**Task instructions:**
A – Copy the passage of the library description that runs from "Supported Data Sources" to "Server - Basic support (introspection placeholder)".
B – For each statement below, say yes or no according to the library description, and quote the exact words that decide it: (i) BigQuery has full introspection support. (ii) The PostgreSQL configuration in the example uses port 5432. (iii) The example sets 'postgres-dev' as the default data source.
--- start of Reading passage ---
A TypeScript library for connecting to, querying, and introspecting multiple data source types including Snowflake, BigQuery, PostgreSQL, MySQL, SQL Server, Redshift, and Databricks.

Features

  • Multi-Database Support: Connect to 7+ different database types with a unified interface
  • Query Routing: Route queries to specific data sources or use intelligent defaults
  • Database Introspection: Discover database structure, tables, columns, and statistics
  • Type Safety: Full TypeScript support with comprehensive type definitions
  • Connection Management: Automatic connection pooling and lifecycle management
  • Error Handling: Graceful error handling with detailed error information

Supported Data Sources

  • Snowflake - Full introspection support with clustering information
  • PostgreSQL - Full introspection support
  • MySQL - Full introspection support
  • BigQuery - Basic support (introspection placeholder)
  • SQL Server - Basic support (introspection placeholder)
  • Redshift - Basic support (introspection placeholder)
  • Databricks - Basic support (introspection placeholder)

Installation

npm install @buster/data-source

Quick Start

Basic Usage

import { DataSource, DataSourceType } from '@buster/data-source';

// Configure your data sources
const dataSource = new DataSource({
  dataSources: [
    {
      name: 'snowflake-prod',
      type: DataSourceType.Snowflake,
      credentials: {
        type: DataSourceType.Snowflake,
        account_id: 'your-account',
        username: 'your-username',
        password: 'your-password',
        warehouse_id: 'your-warehouse',
        default_database: 'your-database',
      },
    },
    {
      name: 'postgres-dev',
      type: DataSourceType.PostgreSQL,
      credentials: {
        type: DataSourceType.PostgreSQL,
        host: 'localhost',
        port: 5432,
        database: 'dev_db',
        username: 'dev_user',
        password: 'dev_password',
      },
    },
  ],
  defaultDataSource: 'snowflake-prod',
});

// Execute queries
const result = await dataSource.execute({
  sql: 'SELECT * FROM users LIMIT 10',
  warehouse: 'snowflake-prod', // Optional: specify data source
});

console.log(result.rows);

Database Introspection

// Get all databases
const databases = await dataSource.getDatabases('snowflake-prod');
console.log('Databases:', databases.map(db => db.name));

// Get schemas in a database
const schemas = await dataSource.getSchemas('snowflake-prod', 'ANALYTICS_DB');
console.log('Schemas:', schemas.map(s => s.name));

// Get tables in a schema
const tables = await dataSource.getTables('snowflake-prod', 'ANALYTICS_DB', 'PUBLIC');
console.log('Tables:', tables.map(t => ({ name: t.name, type: t.type, rows: t.rowCount })));

// Get columns in a table
const columns = await dataSource.getColumns('snowflake-prod', 'ANALYTICS_DB', 'PUBLIC', 'USERS');
console.log('Columns:', columns.map(c => ({ name: c.name, type: c.dataType, nullable: c.isNullable })));

// Get table statistics (Snowflake)
--- end of Reading passage ---
--- start of Supplied entries ---
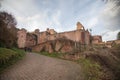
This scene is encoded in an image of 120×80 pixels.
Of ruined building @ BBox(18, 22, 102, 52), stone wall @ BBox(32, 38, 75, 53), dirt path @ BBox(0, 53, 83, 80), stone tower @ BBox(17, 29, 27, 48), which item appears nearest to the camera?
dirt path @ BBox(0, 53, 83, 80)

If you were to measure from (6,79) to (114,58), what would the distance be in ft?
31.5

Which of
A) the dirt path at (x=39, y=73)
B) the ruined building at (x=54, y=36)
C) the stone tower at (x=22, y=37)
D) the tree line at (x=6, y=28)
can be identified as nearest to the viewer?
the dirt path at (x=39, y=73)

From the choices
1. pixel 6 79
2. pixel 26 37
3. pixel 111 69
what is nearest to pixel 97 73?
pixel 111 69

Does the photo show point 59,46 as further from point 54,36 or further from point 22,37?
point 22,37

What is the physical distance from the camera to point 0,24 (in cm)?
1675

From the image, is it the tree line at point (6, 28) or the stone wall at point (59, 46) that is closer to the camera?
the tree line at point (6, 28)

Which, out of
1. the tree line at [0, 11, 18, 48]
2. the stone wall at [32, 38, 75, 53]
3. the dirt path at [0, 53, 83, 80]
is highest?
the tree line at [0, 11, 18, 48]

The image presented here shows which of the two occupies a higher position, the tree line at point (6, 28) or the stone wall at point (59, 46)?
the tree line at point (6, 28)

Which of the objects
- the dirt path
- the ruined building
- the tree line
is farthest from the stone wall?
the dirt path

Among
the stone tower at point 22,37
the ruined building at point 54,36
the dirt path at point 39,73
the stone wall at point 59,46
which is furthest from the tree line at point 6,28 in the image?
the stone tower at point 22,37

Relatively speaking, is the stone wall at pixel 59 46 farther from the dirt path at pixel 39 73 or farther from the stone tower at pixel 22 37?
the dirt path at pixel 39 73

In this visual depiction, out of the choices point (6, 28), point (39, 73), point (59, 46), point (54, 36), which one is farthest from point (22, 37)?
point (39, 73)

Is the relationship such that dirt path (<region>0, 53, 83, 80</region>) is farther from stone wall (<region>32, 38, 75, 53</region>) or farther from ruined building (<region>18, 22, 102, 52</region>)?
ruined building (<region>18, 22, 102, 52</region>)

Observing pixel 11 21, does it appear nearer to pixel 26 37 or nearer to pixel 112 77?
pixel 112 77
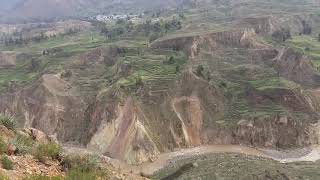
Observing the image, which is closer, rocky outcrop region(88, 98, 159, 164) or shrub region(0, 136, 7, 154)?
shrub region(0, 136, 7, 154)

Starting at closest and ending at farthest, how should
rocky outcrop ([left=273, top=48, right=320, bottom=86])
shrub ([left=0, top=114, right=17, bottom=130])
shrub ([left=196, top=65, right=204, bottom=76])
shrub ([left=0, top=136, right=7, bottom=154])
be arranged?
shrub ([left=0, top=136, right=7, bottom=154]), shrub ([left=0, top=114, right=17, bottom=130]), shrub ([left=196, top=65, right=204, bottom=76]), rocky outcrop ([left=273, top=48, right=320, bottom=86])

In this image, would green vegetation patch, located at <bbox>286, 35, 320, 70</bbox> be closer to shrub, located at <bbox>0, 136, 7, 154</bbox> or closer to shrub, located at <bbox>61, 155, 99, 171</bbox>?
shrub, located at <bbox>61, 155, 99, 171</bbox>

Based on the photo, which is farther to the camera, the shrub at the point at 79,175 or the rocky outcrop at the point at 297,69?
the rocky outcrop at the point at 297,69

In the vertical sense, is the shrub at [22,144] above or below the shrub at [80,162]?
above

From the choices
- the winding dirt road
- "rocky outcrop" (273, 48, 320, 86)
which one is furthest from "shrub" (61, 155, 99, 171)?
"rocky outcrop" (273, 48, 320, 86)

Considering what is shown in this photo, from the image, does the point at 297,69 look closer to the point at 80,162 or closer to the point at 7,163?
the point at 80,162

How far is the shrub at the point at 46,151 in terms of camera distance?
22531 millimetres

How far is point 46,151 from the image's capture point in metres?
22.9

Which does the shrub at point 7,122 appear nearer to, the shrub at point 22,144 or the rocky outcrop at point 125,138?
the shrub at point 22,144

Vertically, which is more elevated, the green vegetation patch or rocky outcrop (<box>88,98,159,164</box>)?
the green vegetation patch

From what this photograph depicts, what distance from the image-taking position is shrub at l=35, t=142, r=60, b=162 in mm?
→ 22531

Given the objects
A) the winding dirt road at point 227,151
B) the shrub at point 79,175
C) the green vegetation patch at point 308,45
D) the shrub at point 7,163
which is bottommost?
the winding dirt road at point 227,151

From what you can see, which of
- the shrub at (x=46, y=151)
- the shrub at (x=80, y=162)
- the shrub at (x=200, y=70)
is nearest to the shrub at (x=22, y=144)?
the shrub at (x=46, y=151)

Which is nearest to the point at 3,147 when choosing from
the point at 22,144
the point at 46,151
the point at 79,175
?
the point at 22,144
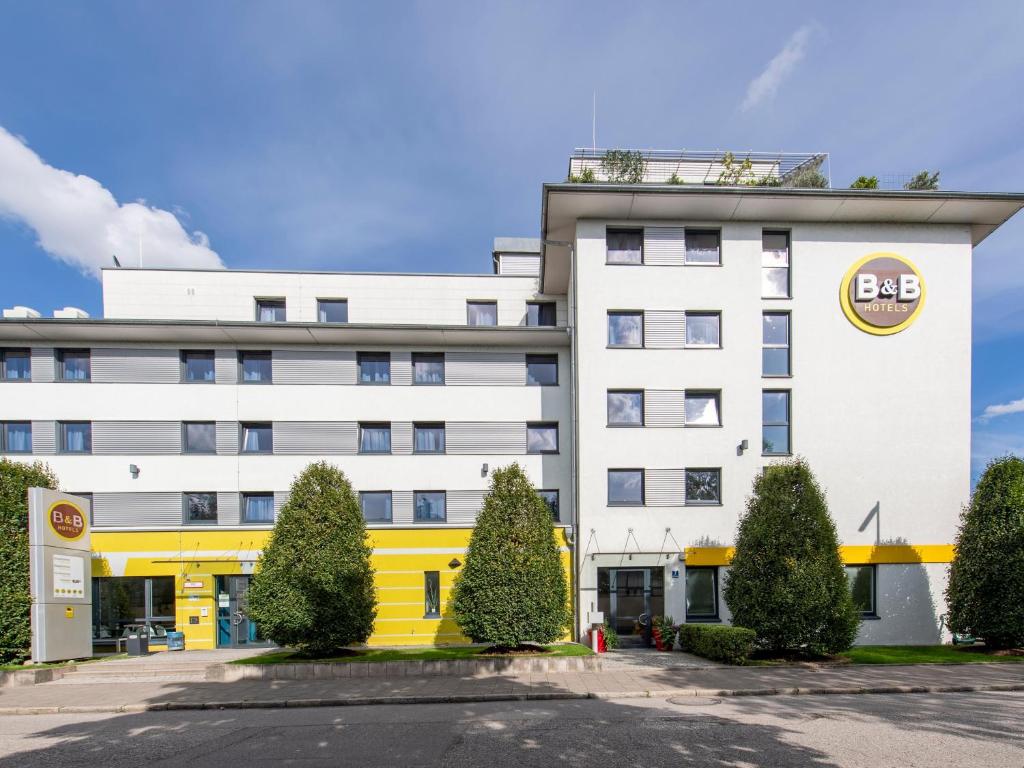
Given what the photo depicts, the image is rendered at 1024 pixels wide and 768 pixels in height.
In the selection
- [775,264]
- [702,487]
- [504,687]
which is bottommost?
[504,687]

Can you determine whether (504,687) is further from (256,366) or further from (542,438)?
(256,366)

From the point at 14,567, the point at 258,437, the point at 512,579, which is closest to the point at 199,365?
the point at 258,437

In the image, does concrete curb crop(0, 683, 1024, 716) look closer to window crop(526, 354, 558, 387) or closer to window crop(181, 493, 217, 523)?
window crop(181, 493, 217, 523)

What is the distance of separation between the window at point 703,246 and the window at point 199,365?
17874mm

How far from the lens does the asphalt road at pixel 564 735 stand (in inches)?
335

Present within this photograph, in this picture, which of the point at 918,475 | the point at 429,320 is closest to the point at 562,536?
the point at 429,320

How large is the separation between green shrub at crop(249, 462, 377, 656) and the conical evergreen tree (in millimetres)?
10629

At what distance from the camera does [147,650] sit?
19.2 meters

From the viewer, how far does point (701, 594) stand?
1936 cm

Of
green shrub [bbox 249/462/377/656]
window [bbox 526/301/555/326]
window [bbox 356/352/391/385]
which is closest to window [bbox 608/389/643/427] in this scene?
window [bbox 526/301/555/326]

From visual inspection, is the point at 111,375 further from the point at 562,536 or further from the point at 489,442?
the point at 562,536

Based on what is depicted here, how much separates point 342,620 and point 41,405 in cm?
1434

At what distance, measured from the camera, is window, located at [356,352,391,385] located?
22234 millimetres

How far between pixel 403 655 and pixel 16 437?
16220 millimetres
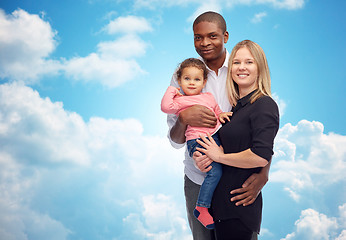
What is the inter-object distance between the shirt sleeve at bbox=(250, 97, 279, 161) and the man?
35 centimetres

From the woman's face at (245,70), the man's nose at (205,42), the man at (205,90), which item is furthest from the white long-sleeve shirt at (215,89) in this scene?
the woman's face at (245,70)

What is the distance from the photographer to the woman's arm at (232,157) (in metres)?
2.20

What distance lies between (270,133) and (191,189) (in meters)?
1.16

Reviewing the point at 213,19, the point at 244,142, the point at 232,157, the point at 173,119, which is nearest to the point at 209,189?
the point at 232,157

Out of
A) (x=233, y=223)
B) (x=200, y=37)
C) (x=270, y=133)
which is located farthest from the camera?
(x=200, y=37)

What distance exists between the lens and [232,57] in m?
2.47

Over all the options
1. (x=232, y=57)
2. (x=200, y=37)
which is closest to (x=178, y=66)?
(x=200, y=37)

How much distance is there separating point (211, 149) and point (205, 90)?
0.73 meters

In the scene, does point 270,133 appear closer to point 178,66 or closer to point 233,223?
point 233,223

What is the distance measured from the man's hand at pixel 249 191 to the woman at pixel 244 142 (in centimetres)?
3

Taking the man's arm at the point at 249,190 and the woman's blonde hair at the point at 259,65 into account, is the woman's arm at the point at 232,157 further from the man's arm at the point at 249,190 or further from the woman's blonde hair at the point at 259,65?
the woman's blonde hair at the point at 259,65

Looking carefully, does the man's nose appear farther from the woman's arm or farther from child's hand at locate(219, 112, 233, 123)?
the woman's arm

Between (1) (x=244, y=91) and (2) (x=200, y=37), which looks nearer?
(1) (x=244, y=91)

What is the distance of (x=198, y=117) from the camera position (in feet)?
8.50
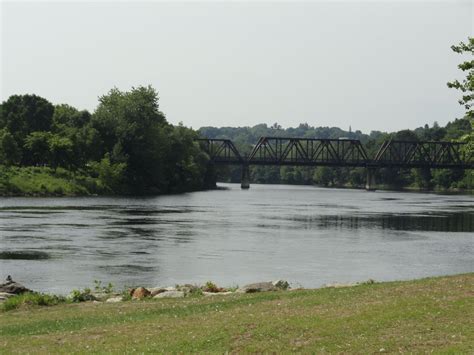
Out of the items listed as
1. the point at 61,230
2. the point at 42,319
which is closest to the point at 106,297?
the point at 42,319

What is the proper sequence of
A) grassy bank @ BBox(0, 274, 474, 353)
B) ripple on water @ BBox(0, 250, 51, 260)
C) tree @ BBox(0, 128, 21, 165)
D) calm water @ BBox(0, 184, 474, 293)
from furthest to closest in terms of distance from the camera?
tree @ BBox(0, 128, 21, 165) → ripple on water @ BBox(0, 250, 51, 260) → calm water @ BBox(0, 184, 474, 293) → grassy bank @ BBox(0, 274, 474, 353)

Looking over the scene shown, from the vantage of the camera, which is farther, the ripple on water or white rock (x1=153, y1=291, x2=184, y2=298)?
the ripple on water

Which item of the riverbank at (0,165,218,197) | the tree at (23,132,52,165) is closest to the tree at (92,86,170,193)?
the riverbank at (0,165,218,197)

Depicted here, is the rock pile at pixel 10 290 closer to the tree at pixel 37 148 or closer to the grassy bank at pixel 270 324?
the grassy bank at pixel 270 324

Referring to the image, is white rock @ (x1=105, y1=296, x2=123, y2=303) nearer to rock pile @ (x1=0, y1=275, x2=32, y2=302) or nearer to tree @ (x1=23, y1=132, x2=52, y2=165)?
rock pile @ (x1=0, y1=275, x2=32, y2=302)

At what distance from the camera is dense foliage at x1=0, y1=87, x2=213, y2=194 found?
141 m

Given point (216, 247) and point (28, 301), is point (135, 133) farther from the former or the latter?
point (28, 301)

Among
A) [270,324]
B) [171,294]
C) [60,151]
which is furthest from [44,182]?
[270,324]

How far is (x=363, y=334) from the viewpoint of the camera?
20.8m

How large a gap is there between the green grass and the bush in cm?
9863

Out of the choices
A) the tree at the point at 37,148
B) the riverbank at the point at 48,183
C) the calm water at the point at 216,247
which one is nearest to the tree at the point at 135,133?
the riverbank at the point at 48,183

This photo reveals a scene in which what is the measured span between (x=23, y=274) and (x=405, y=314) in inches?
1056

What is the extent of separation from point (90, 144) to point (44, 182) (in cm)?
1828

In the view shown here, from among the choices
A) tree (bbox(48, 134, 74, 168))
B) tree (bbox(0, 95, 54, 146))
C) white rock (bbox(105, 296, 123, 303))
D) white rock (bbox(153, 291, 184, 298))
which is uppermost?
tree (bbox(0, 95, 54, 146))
--- end of Supplied entries ---
**The solutions:**
A –
Supported Data Sources

  • Snowflake - Full introspection support with clustering information
  • PostgreSQL - Full introspection support
  • MySQL - Full introspection support
  • BigQuery - Basic support (introspection placeholder)
  • SQL Server - Basic support (introspection placeholder)

B –
(i) No: "BigQuery - Basic support (introspection placeholder)"
(ii) Yes: "port: 5432,"
(iii) No: "defaultDataSource: 'snowflake-prod',"